Sleep is essential for many aspects of normal life, but how we actually fall asleep remains a mystery.
Researchers have now shown how specialist nerve cells in the brains of fruit flies trigger several key steps of falling asleep.
The team at Oxford University’s Centre for Neural Circuits and Behaviour worked with a small cluster of neurons that had previously been shown to put flies to sleep when activated. When the flies are awake the sleep-control neurons are turned off. The longer the flies are awake, the more tired they become, which eventually reaches a tipping point and activates the neurons.
But the fact that the sleep-inducing neurons are only a tiny minority of all nerve cells posed a puzzle. Sleep entails some of the most profound and widespread changes our brains experience on a daily basis. How could so few cells control so much?
The team have found that the sleep-inducing cells ‘gate’ – or regulate the flow of electrical signals through – a node in the brain that is critical for all aspects of sleep: the fly’s motor system – controlling movement – was disconnected, preventing the animal from sleep-walking; the insect’s sensory thresholds were increased, making it less aware of its surroundings; and the ‘sleep debt’ or tiredness that had accumulated during waking was cleared.

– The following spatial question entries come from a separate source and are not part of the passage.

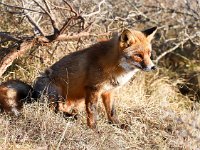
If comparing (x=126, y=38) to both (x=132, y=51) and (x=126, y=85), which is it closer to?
(x=132, y=51)

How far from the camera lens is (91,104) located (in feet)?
17.1

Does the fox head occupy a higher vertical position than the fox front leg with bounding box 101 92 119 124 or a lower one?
higher

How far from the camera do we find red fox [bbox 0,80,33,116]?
17.3 feet

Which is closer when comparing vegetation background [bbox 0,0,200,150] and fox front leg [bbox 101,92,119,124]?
vegetation background [bbox 0,0,200,150]

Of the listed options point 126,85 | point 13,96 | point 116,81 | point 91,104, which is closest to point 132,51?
point 116,81

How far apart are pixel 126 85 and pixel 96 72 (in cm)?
166

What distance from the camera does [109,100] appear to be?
5.56 meters

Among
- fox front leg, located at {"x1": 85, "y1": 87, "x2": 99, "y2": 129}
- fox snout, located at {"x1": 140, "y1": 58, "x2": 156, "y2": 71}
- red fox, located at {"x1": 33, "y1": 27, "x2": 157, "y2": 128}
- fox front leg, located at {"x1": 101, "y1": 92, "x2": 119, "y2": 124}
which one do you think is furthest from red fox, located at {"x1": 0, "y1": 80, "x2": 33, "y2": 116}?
fox snout, located at {"x1": 140, "y1": 58, "x2": 156, "y2": 71}

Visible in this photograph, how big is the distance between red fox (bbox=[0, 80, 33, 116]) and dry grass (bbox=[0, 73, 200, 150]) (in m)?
0.23

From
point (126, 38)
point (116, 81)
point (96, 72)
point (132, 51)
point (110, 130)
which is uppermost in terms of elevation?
point (126, 38)

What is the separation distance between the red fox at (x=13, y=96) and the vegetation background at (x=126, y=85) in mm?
215

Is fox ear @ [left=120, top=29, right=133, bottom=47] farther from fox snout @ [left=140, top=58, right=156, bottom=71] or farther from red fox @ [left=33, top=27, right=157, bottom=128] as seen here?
fox snout @ [left=140, top=58, right=156, bottom=71]

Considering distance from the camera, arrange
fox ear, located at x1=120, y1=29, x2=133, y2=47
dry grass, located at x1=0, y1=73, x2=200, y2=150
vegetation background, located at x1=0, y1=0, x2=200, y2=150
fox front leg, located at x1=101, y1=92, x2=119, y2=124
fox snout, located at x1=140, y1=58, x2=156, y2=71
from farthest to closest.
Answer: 1. fox front leg, located at x1=101, y1=92, x2=119, y2=124
2. fox ear, located at x1=120, y1=29, x2=133, y2=47
3. fox snout, located at x1=140, y1=58, x2=156, y2=71
4. vegetation background, located at x1=0, y1=0, x2=200, y2=150
5. dry grass, located at x1=0, y1=73, x2=200, y2=150

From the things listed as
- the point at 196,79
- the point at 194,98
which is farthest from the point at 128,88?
the point at 196,79
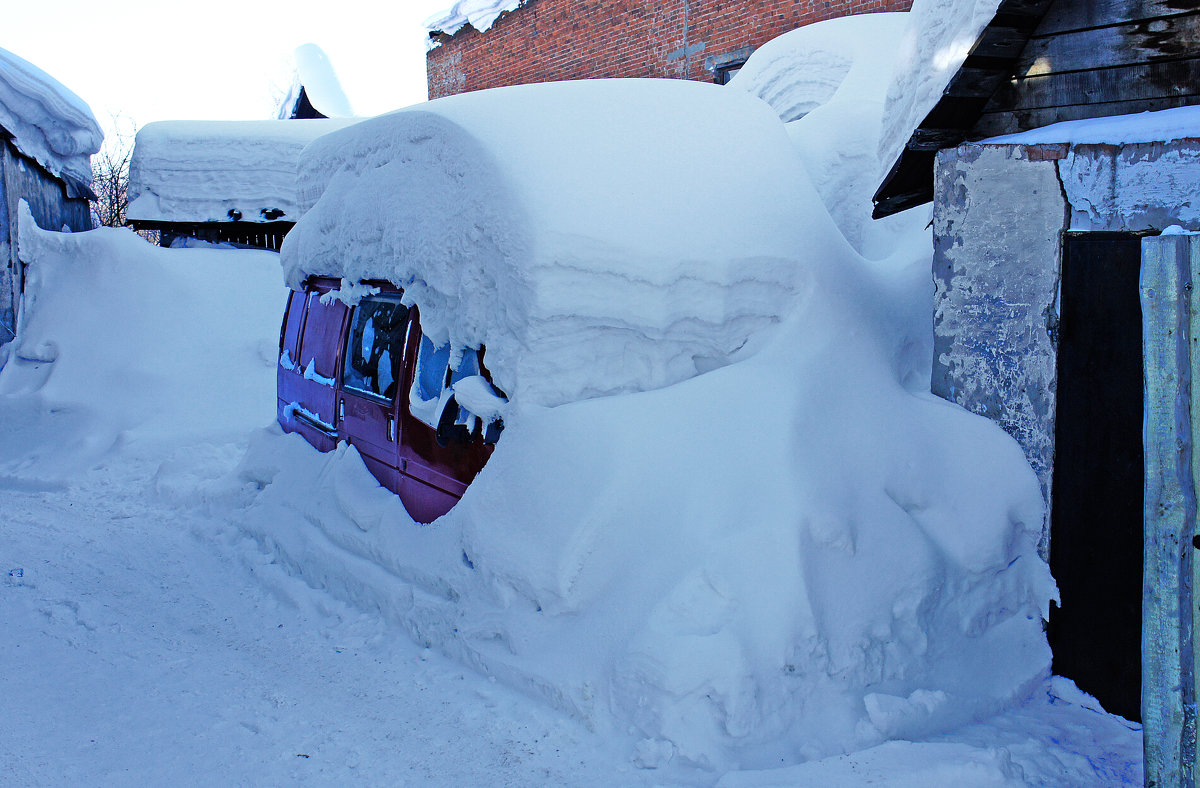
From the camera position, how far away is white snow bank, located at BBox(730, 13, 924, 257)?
21.3 ft

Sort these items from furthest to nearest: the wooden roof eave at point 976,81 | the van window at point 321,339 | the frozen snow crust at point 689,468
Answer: the van window at point 321,339
the wooden roof eave at point 976,81
the frozen snow crust at point 689,468

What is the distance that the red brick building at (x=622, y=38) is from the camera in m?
11.0

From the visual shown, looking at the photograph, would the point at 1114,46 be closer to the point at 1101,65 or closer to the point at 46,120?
the point at 1101,65

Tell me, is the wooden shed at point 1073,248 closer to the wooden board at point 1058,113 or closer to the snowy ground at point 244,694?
the wooden board at point 1058,113

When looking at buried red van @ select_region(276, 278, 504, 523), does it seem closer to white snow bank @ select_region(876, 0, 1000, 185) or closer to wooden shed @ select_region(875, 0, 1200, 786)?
wooden shed @ select_region(875, 0, 1200, 786)

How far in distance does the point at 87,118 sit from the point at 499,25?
786 centimetres

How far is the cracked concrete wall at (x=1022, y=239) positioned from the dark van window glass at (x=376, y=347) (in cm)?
255

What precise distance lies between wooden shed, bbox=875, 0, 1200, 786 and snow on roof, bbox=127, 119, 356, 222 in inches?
398

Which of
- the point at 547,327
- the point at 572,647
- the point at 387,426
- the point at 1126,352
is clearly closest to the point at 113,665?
the point at 387,426

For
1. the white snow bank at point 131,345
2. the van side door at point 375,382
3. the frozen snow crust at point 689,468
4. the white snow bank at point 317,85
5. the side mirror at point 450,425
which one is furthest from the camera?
the white snow bank at point 317,85

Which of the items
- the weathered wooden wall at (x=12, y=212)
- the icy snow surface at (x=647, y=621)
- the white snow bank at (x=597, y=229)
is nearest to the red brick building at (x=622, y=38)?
the white snow bank at (x=597, y=229)

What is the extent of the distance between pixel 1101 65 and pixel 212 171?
11.2 m

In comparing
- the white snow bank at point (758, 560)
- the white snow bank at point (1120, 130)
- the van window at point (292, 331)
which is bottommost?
the white snow bank at point (758, 560)

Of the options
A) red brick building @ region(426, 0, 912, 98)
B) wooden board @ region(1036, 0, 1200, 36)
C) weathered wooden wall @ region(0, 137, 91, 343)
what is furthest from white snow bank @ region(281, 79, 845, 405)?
weathered wooden wall @ region(0, 137, 91, 343)
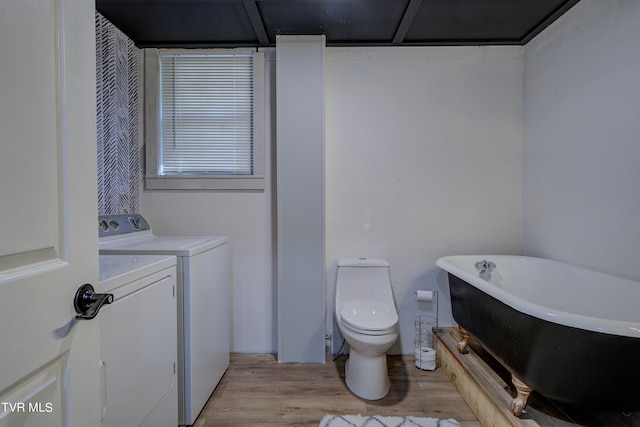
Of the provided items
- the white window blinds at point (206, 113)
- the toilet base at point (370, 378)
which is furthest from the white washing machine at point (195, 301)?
the toilet base at point (370, 378)

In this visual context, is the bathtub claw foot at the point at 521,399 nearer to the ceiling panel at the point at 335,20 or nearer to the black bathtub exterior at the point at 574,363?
the black bathtub exterior at the point at 574,363

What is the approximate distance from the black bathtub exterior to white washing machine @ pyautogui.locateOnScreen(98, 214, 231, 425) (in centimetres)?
155

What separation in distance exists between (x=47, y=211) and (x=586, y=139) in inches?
98.7

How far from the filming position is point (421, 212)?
7.47 feet

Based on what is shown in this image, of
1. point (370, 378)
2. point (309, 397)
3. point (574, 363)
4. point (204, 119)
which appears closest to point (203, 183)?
point (204, 119)

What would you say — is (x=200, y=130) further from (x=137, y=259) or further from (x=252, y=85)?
(x=137, y=259)

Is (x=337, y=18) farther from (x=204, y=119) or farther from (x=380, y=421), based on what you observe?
(x=380, y=421)

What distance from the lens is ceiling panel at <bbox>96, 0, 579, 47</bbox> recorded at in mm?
1792

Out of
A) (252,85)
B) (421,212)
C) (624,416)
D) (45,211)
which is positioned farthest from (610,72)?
(45,211)

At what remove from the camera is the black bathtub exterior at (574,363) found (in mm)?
1071

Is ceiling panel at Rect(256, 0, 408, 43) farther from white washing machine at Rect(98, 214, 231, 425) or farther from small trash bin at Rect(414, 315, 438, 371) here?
small trash bin at Rect(414, 315, 438, 371)

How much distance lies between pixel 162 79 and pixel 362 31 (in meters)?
1.54

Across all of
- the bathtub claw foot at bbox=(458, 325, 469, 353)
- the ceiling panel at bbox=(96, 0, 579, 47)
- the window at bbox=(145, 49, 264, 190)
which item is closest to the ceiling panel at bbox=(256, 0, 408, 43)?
the ceiling panel at bbox=(96, 0, 579, 47)

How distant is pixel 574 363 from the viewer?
3.70ft
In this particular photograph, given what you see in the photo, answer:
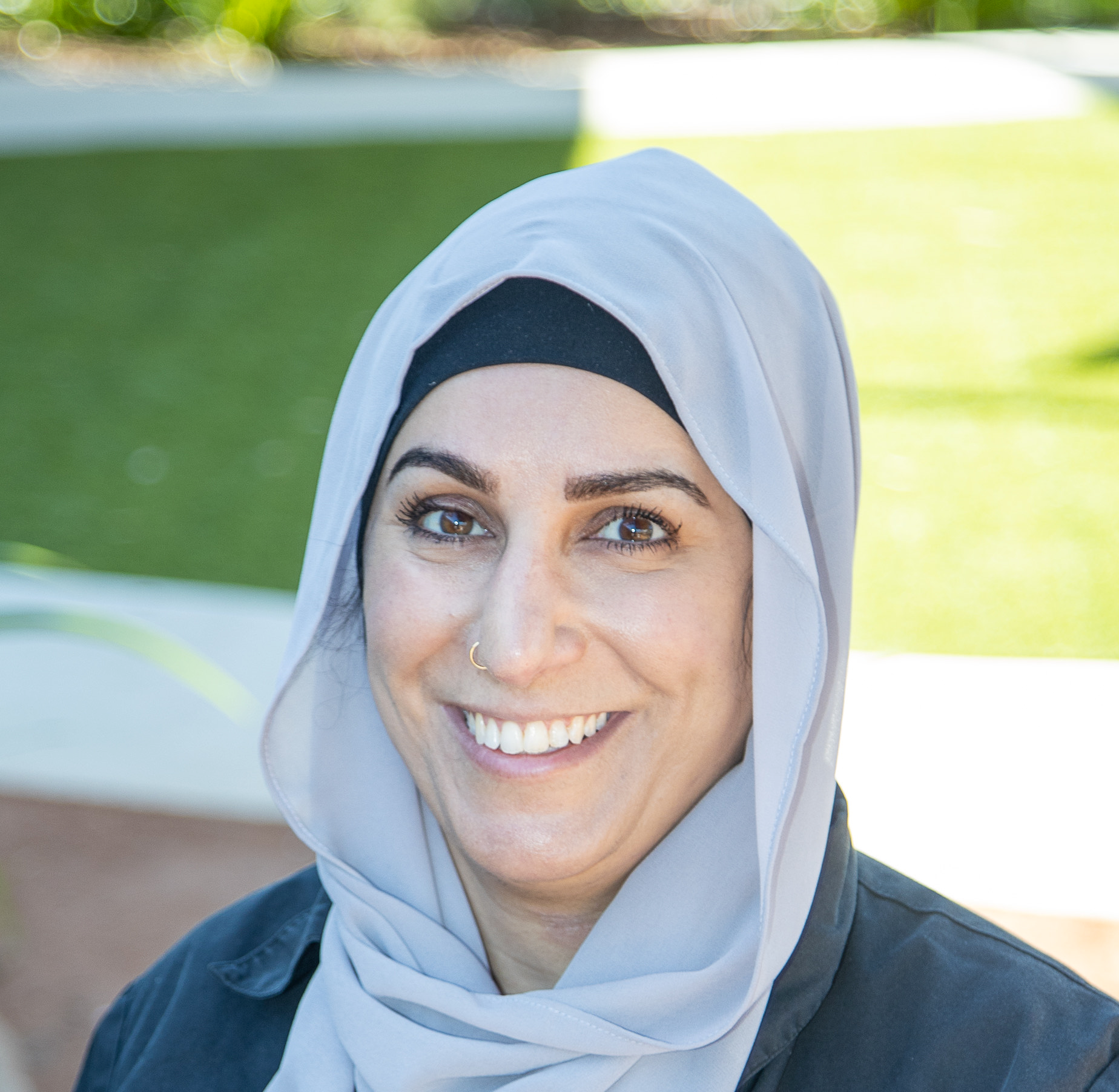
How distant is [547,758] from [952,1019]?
59cm

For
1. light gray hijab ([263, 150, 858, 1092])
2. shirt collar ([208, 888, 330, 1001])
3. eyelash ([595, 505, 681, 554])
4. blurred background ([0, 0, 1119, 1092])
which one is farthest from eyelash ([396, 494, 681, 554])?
blurred background ([0, 0, 1119, 1092])

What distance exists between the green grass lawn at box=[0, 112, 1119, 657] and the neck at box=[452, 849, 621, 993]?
363cm

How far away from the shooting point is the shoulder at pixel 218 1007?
1.96 meters

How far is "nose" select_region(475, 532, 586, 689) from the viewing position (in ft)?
5.29

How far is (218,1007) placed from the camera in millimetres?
2006

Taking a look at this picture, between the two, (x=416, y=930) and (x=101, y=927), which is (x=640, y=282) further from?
(x=101, y=927)

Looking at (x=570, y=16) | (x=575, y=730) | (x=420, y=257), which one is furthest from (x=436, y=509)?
(x=570, y=16)

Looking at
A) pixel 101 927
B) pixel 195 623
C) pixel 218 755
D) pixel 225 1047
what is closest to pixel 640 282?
pixel 225 1047

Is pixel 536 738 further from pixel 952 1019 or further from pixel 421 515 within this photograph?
pixel 952 1019

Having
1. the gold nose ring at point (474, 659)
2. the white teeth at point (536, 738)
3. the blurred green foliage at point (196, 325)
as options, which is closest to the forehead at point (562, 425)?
the gold nose ring at point (474, 659)

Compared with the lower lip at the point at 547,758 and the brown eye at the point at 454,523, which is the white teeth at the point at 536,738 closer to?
the lower lip at the point at 547,758

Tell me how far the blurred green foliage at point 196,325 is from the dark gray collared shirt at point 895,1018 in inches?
156

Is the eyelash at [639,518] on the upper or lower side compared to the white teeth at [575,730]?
upper

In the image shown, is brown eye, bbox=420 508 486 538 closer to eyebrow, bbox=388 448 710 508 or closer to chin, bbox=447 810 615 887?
eyebrow, bbox=388 448 710 508
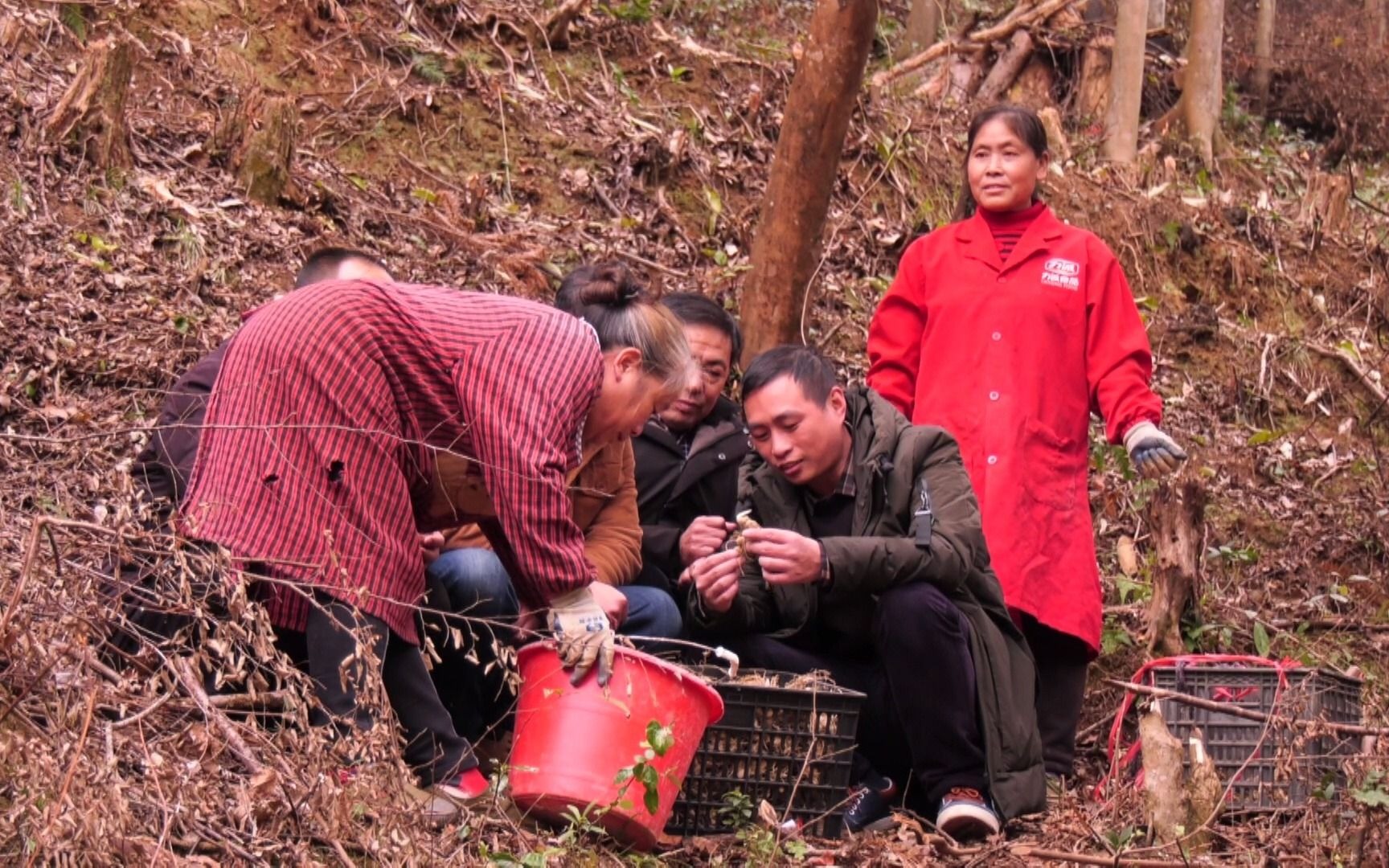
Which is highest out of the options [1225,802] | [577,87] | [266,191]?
[577,87]

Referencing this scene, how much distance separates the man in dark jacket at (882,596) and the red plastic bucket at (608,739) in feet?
2.86

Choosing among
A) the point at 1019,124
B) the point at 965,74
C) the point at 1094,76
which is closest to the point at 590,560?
the point at 1019,124

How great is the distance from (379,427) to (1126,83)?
9765 millimetres

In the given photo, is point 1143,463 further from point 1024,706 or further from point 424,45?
point 424,45

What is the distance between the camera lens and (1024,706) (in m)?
4.68

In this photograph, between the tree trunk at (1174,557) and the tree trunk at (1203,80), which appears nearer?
the tree trunk at (1174,557)

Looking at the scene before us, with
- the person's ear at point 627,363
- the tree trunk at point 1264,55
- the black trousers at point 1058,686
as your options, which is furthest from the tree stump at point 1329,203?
the person's ear at point 627,363

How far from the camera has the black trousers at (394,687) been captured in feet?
12.3

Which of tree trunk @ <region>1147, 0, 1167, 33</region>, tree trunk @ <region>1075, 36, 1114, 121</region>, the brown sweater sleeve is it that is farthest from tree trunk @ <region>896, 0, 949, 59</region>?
the brown sweater sleeve

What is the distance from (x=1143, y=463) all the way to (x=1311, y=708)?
873 millimetres

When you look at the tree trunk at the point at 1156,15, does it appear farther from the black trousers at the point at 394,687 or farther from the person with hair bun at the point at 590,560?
the black trousers at the point at 394,687

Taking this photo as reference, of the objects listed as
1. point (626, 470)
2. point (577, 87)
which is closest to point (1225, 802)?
point (626, 470)

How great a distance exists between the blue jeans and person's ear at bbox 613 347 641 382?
28.3 inches

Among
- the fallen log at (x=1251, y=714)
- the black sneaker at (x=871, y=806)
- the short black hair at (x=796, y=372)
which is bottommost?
the black sneaker at (x=871, y=806)
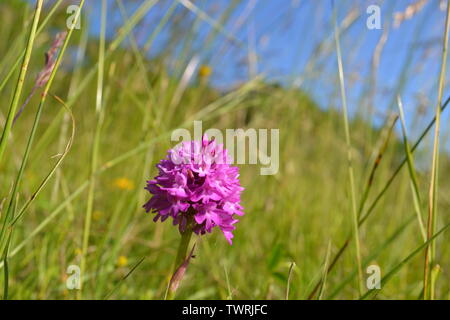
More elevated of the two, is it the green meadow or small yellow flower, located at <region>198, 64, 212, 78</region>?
small yellow flower, located at <region>198, 64, 212, 78</region>

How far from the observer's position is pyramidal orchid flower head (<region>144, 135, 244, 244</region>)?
0.48m

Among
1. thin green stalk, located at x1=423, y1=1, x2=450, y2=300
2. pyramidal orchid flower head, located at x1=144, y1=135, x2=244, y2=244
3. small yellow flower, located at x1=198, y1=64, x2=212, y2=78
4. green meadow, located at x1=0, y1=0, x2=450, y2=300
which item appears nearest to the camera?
pyramidal orchid flower head, located at x1=144, y1=135, x2=244, y2=244

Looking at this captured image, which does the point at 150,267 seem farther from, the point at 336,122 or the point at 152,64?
the point at 336,122

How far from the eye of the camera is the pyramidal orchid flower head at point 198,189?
1.58 feet

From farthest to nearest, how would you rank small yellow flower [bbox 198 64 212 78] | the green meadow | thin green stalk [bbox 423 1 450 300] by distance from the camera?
1. small yellow flower [bbox 198 64 212 78]
2. the green meadow
3. thin green stalk [bbox 423 1 450 300]

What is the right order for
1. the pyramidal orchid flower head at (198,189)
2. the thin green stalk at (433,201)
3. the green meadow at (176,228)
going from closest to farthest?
the pyramidal orchid flower head at (198,189) → the thin green stalk at (433,201) → the green meadow at (176,228)

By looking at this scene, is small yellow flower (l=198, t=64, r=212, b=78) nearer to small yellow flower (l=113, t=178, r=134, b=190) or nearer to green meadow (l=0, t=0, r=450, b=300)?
green meadow (l=0, t=0, r=450, b=300)

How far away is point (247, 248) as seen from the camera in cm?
139

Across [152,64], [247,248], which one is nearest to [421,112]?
[247,248]

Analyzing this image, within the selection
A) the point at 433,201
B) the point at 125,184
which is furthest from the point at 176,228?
the point at 433,201

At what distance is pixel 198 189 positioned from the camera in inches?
19.1
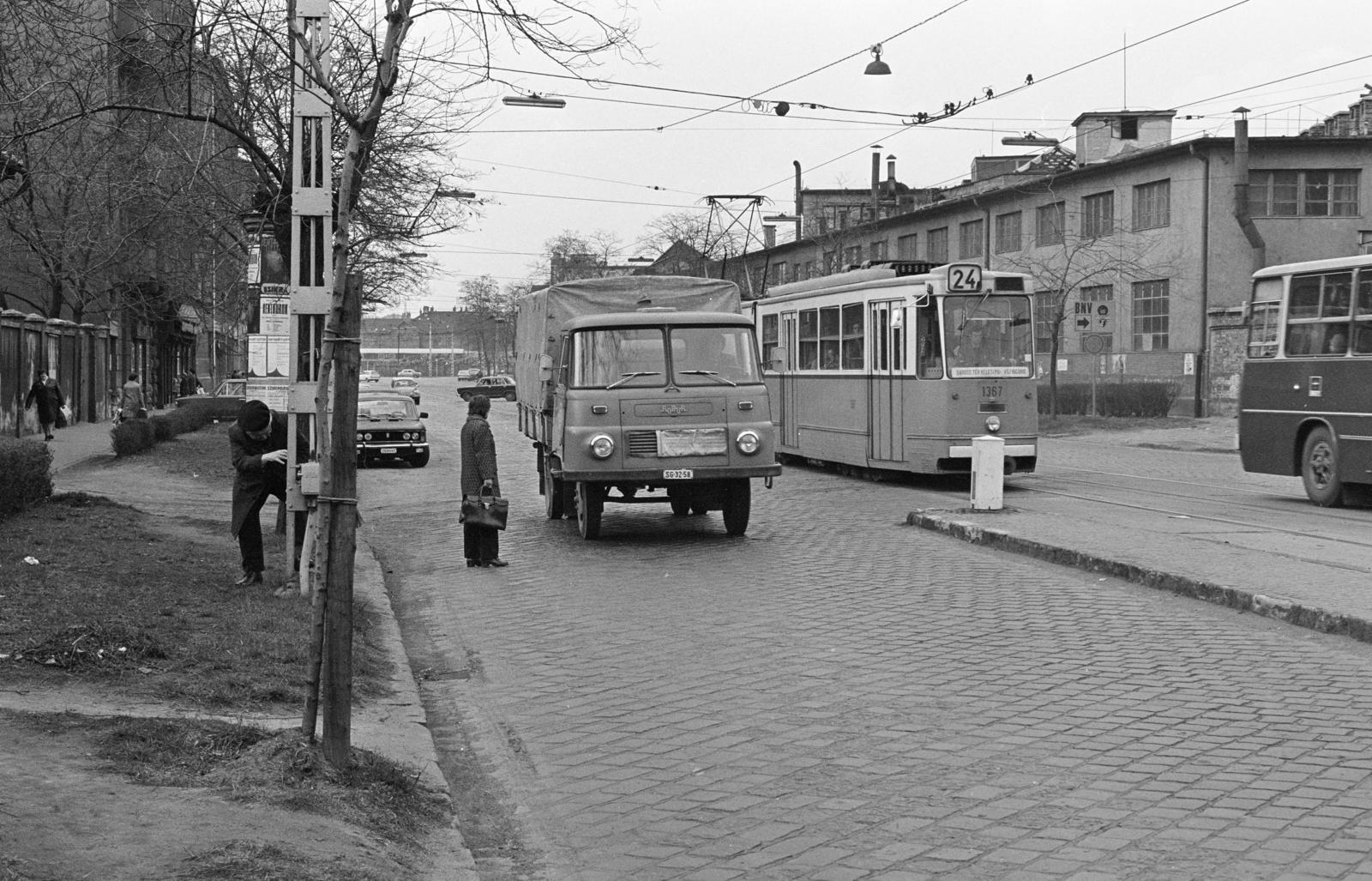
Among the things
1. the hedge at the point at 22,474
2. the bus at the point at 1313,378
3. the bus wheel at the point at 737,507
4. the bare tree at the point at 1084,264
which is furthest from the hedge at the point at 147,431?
the bare tree at the point at 1084,264

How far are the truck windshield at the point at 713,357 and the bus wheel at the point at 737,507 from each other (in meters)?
1.10

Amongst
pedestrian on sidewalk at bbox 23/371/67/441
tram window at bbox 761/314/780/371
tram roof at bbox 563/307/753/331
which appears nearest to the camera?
tram roof at bbox 563/307/753/331

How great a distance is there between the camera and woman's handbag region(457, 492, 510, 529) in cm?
1360

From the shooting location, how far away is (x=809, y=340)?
2578 cm

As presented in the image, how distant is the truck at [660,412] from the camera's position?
1479 centimetres

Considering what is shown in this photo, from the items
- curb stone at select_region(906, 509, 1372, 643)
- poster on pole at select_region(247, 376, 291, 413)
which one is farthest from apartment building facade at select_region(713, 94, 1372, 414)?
curb stone at select_region(906, 509, 1372, 643)

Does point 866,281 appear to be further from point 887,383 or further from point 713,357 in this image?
point 713,357

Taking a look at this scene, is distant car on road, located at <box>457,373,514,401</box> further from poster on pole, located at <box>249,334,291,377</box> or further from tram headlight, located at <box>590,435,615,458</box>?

Fruit flies are widely used by scientists as a model organism to understand how biological mechanisms work in larger, more complex organisms like humans. The 2017 Medicine Nobel Prize was awarded for discoveries concerning the body clock in flies.
Professor Gero Miesenboeck, Director of the Centre for Neural Circuits and Behaviour, said: ‘The sleep-inducing neurons act as a brake on the very brain cells whose activity causes tiredness. A beautifully simple system thus keeps sleep need and sleep in the balance.
‘We still don’t know why sleep debt builds up, what it consists of physically, how it triggers the switch to sleep and how the accumulated sleep debt is cleared. Finding the answers will help us solve the mystery of sleep.’
The full paper, ‘Recurrent Circuitry for Balancing Sleep Need and Sleep’, can be read in the journal Neuron.